As smaller resorts began shuttering, the remaining ones fought for their lives. Starting in the 1970s, a few resorts began offering treyf (nonkosher) dishes. The Laurels, once the largest hotel in Sullivan County, became the first kosher hotel to advertise lobster on the menu, says historian John Conway. Chait’s in Kerhonkson, long known as an “arty” place for counterculture people, added ham to its menu, an act of defiance in line with their iconoclastic reputation. Others quietly made the transition to relaxing dietary laws, signaling the change in advertising by offering “kosher style” fare.

“It’s when things get desperate that you change,” says Irwin Richman. “You’re not going to change a winning formula.” But for the most part, says Phil Brown, resorts stuck to kosher food, “because it was a badge of tradition, not even a badge of religion.”

Another challenge to Borscht Belt resorts was the rising trend in American dieting. During the 1970s, as Stefan Kanfer observes in his 1989 sociocultural history A Summer World, “underweight was in, and the famous Catskill menus came to be regarded as unhealthy.” The stratagem could only slow the inevitable dissolution of the Borscht Belt. By the late 1980s, smaller resorts were purchased by Lubavitch and Satmar Hasidic sects for private use. Others became ashrams and yoga retreats, drug rehabilitation retreats.

While Jewish resort food never made an appreciable impact on mainstream American cuisine, Irwin Richman cites its visible legacy in Carnival Cruise Lines, founded by Israeli Jews. Their method of serving expansive meals is clearly modeled on the old Catskill hotels. “It’s a floating Concord.”

Back to the Future

Passover services are beginning at Kutsher’s. But the more frail guests have bypassed the synagogue area and linger outside the dining room, which has just finished an early Seder for children.
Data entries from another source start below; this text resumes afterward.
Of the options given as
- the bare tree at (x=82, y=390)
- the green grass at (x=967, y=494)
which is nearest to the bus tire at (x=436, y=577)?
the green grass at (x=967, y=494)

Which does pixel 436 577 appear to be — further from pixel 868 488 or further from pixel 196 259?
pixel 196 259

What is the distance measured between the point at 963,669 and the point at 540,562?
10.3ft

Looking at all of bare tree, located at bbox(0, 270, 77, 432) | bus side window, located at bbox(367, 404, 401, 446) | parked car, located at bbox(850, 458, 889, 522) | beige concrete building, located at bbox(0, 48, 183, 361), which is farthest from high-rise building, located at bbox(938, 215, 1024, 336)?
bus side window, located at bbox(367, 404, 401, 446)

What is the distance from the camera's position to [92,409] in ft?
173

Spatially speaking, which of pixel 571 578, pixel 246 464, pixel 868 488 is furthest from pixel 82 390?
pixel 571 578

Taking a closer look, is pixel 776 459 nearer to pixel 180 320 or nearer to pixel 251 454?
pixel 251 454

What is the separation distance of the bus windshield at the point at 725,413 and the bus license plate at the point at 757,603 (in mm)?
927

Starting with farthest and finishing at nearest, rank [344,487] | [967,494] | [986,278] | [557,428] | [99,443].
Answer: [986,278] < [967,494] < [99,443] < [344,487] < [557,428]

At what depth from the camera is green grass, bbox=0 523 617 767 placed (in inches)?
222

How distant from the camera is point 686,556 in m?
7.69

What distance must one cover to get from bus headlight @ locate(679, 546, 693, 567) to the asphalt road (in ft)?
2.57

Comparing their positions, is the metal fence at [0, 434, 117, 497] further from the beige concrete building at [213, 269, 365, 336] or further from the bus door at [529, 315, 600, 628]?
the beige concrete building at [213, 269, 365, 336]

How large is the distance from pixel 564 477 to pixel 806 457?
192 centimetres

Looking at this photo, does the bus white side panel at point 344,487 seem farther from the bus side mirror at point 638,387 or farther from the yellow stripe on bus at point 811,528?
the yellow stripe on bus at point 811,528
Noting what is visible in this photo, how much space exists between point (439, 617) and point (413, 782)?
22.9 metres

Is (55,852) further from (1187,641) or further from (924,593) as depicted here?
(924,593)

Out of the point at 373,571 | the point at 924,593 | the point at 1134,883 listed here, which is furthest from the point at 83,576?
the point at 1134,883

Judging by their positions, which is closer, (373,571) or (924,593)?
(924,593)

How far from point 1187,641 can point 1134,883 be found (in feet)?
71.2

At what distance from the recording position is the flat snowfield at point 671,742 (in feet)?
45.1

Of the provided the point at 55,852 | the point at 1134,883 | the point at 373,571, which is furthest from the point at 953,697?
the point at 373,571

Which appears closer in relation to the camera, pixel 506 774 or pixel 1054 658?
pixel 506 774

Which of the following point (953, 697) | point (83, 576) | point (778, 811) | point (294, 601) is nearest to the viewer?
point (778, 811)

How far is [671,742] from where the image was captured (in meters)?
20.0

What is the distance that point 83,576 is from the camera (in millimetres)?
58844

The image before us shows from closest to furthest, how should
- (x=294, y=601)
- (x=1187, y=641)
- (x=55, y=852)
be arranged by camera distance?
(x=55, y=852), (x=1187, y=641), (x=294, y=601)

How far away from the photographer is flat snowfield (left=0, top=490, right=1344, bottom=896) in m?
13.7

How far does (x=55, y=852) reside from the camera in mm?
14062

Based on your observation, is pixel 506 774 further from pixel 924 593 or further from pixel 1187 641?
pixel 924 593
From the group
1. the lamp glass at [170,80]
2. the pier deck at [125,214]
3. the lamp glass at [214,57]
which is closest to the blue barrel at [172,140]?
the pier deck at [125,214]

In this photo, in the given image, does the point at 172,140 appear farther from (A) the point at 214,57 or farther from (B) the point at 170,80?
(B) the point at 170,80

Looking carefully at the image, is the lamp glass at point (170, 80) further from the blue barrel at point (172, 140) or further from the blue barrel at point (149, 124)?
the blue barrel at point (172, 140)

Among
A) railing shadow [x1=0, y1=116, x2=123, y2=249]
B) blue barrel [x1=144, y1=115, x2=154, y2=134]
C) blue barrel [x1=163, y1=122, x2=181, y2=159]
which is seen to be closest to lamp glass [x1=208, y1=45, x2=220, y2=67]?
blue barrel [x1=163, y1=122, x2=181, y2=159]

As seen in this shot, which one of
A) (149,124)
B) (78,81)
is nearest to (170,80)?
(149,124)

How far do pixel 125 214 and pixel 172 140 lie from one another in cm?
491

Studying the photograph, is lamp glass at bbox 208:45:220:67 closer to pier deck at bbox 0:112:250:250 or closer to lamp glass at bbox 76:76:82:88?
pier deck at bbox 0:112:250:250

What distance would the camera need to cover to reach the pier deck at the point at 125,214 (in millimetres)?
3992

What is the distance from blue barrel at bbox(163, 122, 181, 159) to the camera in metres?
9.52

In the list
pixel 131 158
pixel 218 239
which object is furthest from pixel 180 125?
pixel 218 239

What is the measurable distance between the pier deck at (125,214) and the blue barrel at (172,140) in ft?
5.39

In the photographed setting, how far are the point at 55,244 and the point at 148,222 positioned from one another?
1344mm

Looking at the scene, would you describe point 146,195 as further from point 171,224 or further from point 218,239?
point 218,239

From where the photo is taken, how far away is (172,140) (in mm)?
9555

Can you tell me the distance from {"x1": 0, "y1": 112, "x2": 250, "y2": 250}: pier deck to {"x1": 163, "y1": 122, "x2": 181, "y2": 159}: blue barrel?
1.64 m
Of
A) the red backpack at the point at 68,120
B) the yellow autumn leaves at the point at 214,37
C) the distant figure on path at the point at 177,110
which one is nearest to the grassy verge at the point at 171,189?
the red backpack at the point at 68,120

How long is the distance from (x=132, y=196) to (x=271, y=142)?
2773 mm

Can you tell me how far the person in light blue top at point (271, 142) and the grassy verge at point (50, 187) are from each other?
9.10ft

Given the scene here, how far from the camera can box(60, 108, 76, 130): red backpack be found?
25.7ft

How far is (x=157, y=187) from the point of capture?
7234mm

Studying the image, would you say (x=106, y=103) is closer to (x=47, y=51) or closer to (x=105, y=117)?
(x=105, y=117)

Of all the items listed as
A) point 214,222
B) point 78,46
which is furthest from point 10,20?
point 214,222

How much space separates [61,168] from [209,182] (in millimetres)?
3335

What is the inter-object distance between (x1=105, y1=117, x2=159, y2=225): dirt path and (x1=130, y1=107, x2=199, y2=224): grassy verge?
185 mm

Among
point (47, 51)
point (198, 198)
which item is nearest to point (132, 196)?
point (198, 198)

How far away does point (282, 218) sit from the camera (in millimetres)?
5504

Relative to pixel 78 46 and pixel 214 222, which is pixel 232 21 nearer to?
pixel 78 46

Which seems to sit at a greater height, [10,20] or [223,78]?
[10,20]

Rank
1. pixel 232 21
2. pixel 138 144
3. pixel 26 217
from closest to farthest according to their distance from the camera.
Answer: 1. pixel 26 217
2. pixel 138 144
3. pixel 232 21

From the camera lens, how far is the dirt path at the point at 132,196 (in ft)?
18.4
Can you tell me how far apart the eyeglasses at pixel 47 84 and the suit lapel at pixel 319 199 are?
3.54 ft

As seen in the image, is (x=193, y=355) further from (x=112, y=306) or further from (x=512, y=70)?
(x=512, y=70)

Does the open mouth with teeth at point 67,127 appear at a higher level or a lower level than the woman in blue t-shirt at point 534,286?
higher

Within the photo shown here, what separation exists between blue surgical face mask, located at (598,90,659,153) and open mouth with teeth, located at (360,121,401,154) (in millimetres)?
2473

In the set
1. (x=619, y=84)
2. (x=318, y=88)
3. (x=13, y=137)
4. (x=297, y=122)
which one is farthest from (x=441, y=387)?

Bruce Aymes, who has been Kutsher’s maître d’, for 30 years, greets the early arrivals and invites them to find their designated tables, all reserved for the expected crowd of 600. The easy part of waiting on veteran guests, he says, is being able to anticipate their culinary needs, for their idiosyncrasies and tastes do not change.

Yet this volatile demographic—elderly guests whose numbers are dwindling every year—will not keep Kutsher’s operating forever. How long will the last Jewish resort keep its doors open? Aymes acknowledges that a younger generation of Jewish tourists is looking beyond the Catskills for their idea of a good time.

Mickey Montal, working with business partner Yossi Zablocki, demonstrates a fierce optimism; he pledges to keep Kutsher’s alive as long as he can. He likens the enterprise to Kellerman’s Resort, the raucous Borscht Belt hotel in the 1987 film Dirty Dancing.

But Montal is a realist. He has seen this region evolve from a landscape of sold-out hotels, buzzing every summer with activity, to its current state, where Kutsher’s is the last place standing. Montal refers to the film’s final scene. Summer is ending and there is ample evidence that Kellerman’s may fall victim to changing times. “The kids today, they want to go to Europe, they want five cities in one day,” he says. “Nobody’s going to come back here to learn how to dance or to spend a summer just at the lake.”

He explains his guiding philosophy toward his oddly endearing retro-Jewish theme park. Last year he received a phone call from an accomplished Manhattan restaurateur. The man was considering a stay at Kutsher’s. Montal warned him of unreasonable expectations, “If you’re looking for the Ritz or the Hilton, this place is not for you. If you’re looking for nostalgia, you’ll have the time of your life.” Montal allows himself some wishful thinking. “Maybe the next generation will want to come back.” For now, Montal will cater to the people who share his love of a bygone era, which he works mightily to keep alive. “The main thing is give them what they want, and a little more. That’s the trick.“ And giving them food from the past is key to its success.